Nunca he podido ir más lejos en su aprovechamiento literario, por una verdad que podría parecer una boutade, pero que no lo es: he llegado a conocerla tanto que ya no tengo la menor idea de cómo es en realidad.
—Tus amigos: ¿Qué representan ellos en tu vida? ¿Has logrado conservar todas tus amistades de juventud?
—Algunas se me han ido quedando regadas en el camino, pero las esenciales en mi vida han sobrevivido a todas las tormentas. No ha sido por casualidad, sino todo lo contrario: yo me he cuidado, en cada minuto de mi vida y en cualquier circunstancia, de que así sea. Está en mi carácter, y ya lo he dicho en muchas entrevistas: nunca, en ninguna circunstancia, he olvidado que en la verdad de mi alma no soy nadie más ni seré nadie más que uno de los dieciséis hijos del telegrafista de Aracataca. En los últimos quince años, cuando la fama me ha caído encima como algo no buscado e indeseable, mi trabajo más difícil ha sido la preservación de mi vida privada. Lo he logrado, más restringida y vulnerable que antes, pero lo suficiente para que quepa en ella lo único que a fin de cuentas me interesa de veras en la vida, que son los afectos de mis hijos y de mis amigos. Viajo mucho por el mundo, pero siempre el interés primordial de esos viajes es encontrarme con mis amigos de siempre, que además no son muchos. En realidad, el único momento de la vida en que me siento ser yo mismo, es cuando estoy con ellos. Siempre en grupos muy pequeños, ojalá no más de seis cada vez, pero mejor si somos cuatro. Si yo los escojo para la reunión es siempre mejor, porque una de las cosas que sé muy bien es reunir a los amigos según sus afinidades, de modo que no haya ninguna tensión en el grupo. Esto, por supuesto, me lleva mucho tiempo, pero lo encuentro siempre, porque es mi tiempo esencial. Los muy pocos que he perdido en el camino ha sido siempre por la misma razón: porque no entendieron que mi situación es muy difícil de manejar, y está amenazada por el riesgo constante de accidentes y errores que pueden afectar por un instante una vieja amistad. Pero si un amigo no entiende esto, con el dolor de mi alma, se acabó para siempre: un amigo que no entiende, simplemente, no es tan bueno como uno creía. En cuanto a sexos, no hago distinción en este terreno, pero siempre he tenido la impresión de entenderme mejor con las mujeres que con los hombres. En todo caso yo me considero el mejor amigo de mis amigos, y creo qué ninguno de ellos me quiere tanto como quiero yo al amigo que quiero menos.
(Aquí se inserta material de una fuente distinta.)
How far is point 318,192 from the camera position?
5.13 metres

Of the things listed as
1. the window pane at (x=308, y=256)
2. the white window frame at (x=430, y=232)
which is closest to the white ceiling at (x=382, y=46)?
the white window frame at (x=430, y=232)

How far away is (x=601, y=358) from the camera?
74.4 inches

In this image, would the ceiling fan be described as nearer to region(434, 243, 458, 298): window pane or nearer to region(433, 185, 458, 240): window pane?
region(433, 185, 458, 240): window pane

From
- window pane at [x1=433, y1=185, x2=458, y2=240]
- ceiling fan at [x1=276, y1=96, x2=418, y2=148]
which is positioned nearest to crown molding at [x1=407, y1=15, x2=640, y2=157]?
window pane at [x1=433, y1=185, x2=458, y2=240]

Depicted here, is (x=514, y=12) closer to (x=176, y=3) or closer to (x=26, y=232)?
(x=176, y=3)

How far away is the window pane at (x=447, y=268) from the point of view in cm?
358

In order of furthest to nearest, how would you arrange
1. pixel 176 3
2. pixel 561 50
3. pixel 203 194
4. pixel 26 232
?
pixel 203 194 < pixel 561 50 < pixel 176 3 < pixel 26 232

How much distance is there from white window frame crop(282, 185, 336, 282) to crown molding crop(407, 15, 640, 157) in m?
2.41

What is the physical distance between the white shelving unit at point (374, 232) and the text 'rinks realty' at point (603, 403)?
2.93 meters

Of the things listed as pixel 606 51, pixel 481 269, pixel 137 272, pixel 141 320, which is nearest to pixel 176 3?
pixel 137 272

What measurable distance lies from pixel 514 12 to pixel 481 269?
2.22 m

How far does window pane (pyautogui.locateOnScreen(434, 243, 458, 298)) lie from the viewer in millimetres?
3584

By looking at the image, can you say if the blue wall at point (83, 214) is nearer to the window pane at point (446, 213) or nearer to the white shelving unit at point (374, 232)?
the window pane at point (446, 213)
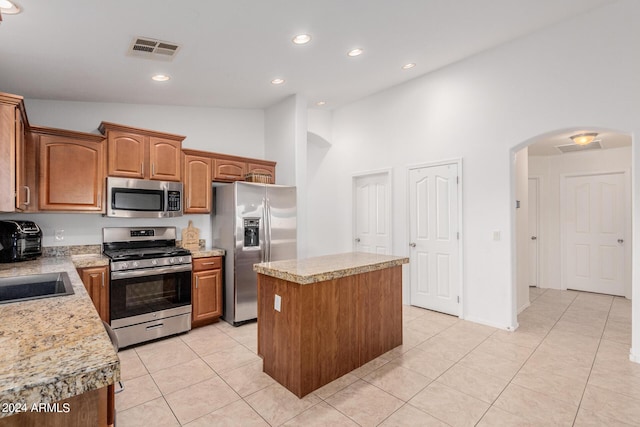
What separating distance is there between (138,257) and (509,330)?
4.19 meters

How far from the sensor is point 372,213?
5.25 metres

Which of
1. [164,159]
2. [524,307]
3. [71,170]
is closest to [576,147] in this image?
[524,307]

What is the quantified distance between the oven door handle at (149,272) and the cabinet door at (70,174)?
761 millimetres

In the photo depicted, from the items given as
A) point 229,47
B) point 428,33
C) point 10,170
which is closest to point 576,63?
point 428,33

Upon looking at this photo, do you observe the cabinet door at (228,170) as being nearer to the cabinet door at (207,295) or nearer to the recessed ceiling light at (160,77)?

—Tienes una magnífica relación con tus dos hijos. ¿Cuál es la fórmula?
—Mis relaciones con mis hijos son excepcionalmente buenas, como tú dices, por lo mismo que te he dicho de la amistad. Por muy consternado, desbordado, distraído o cansado que esté, siempre he tenido tiempo para hablar con mis hijos, para estar con ellos desde que nacieron. En nuestra casa, desde que nuestros hijos tienen uso de razón, todas las decisiones se discuten y se resuelven de común acuerdo. Todo se maneja con cuatro cabezas. No lo hago por sistema, ni porque piense que es un método mejor o peor, sino porque descubrí de pronto, cuando mis hijos empezaron a crecer, que mi verdadera vocación es la de padre: me gusta serlo, la experiencia más apasionante de mi vida ha sido la de ayudar a crecer a mis dos hijos, y creo que lo que he hecho mejor en la vida no son mis libros sino mis hijos. Son como dos amigos nuestros, pero criados por nosotros mismos.
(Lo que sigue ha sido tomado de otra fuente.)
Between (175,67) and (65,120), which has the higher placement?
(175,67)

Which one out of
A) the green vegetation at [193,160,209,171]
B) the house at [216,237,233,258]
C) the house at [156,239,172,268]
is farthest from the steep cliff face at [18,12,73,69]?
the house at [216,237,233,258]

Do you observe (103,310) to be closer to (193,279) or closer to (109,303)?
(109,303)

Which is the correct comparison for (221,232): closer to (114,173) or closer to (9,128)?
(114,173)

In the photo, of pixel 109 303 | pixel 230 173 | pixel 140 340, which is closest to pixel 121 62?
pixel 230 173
—¿Compartes tus problemas con ellos?
—Si mis problemas son grandes, trato de compartirlos con Mercedes y mis hijos. Si son muy grandes, es probable que recurra además a algún amigo que pueda ayudarme con sus luces. Pero si son demasiado grandes no los consulto con nadie. En parte por pudor, y en parte por no pasarles a Mercedes y a mis hijos, y eventualmente a algún amigo, una preocupación adicional. De modo que me los trago solo. El resultado, por supuesto, es una úlcera del duodeno que funciona como un timbre de alarma, y con la cual he tenido que aprender a vivir, como si fuera una amante secreta, difícil y a veces dolorosa, pero imposible de olvidar.